### Brief
One part of the entries below is wanted: the lines from the one containing "NHK YX KOYXEN/KOHEI" through the one containing "Outils de régulation". Write those out exactly and nothing else.

(The data)

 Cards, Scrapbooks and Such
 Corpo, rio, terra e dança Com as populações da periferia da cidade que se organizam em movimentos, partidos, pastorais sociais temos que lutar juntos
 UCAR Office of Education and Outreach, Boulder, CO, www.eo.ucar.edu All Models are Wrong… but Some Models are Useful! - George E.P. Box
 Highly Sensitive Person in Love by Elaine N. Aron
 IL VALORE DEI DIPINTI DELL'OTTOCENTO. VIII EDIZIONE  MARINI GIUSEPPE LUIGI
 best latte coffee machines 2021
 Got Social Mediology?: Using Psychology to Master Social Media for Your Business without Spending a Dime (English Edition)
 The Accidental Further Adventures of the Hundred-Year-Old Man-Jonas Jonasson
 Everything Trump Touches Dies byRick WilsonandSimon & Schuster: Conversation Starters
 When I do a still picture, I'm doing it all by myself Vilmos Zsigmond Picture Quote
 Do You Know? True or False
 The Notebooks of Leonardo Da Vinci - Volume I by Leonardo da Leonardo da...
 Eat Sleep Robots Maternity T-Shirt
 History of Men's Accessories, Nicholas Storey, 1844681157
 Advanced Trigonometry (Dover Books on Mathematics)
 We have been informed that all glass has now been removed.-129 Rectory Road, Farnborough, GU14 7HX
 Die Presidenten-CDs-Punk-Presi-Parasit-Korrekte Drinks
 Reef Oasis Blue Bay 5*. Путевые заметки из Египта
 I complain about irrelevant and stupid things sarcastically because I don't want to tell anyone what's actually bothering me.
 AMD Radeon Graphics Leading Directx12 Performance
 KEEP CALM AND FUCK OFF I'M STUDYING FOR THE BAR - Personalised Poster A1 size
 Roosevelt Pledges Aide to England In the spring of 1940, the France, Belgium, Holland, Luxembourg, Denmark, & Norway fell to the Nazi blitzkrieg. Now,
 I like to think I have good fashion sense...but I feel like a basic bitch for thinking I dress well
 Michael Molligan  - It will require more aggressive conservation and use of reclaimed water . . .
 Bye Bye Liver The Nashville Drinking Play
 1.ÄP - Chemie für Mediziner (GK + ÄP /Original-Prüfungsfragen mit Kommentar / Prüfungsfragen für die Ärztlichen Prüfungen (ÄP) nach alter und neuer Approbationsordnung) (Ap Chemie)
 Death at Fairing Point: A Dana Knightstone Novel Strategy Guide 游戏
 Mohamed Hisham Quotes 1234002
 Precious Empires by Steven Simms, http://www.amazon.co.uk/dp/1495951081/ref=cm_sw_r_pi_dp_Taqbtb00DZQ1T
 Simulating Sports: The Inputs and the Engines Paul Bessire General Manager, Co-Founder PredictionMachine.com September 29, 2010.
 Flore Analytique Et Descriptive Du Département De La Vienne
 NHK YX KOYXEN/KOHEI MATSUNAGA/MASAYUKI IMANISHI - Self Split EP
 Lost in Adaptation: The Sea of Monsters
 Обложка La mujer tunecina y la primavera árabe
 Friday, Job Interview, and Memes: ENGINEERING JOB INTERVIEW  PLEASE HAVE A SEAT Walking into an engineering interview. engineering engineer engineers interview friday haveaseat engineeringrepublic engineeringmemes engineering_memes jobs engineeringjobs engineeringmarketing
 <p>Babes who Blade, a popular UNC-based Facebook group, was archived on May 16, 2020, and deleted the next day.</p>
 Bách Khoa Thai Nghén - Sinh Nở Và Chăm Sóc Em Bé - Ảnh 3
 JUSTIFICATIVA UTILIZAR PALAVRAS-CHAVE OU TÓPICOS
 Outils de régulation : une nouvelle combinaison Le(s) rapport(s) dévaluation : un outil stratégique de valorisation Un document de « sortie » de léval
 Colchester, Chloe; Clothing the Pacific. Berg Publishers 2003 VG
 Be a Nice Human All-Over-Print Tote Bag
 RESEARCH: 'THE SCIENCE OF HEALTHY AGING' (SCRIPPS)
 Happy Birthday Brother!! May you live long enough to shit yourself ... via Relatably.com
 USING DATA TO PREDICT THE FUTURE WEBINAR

(End The data)

### Completed exercise
 NHK YX KOYXEN/KOHEI MATSUNAGA/MASAYUKI IMANISHI - Self Split EP
 Lost in Adaptation: The Sea of Monsters
 Обложка La mujer tunecina y la primavera árabe
 Friday, Job Interview, and Memes: ENGINEERING JOB INTERVIEW  PLEASE HAVE A SEAT Walking into an engineering interview. engineering engineer engineers interview friday haveaseat engineeringrepublic engineeringmemes engineering_memes jobs engineeringjobs engineeringmarketing
 <p>Babes who Blade, a popular UNC-based Facebook group, was archived on May 16, 2020, and deleted the next day.</p>
 Bách Khoa Thai Nghén - Sinh Nở Và Chăm Sóc Em Bé - Ảnh 3
 JUSTIFICATIVA UTILIZAR PALAVRAS-CHAVE OU TÓPICOS
 Outils de régulation : une nouvelle combinaison Le(s) rapport(s) dévaluation : un outil stratégique de valorisation Un document de « sortie » de léval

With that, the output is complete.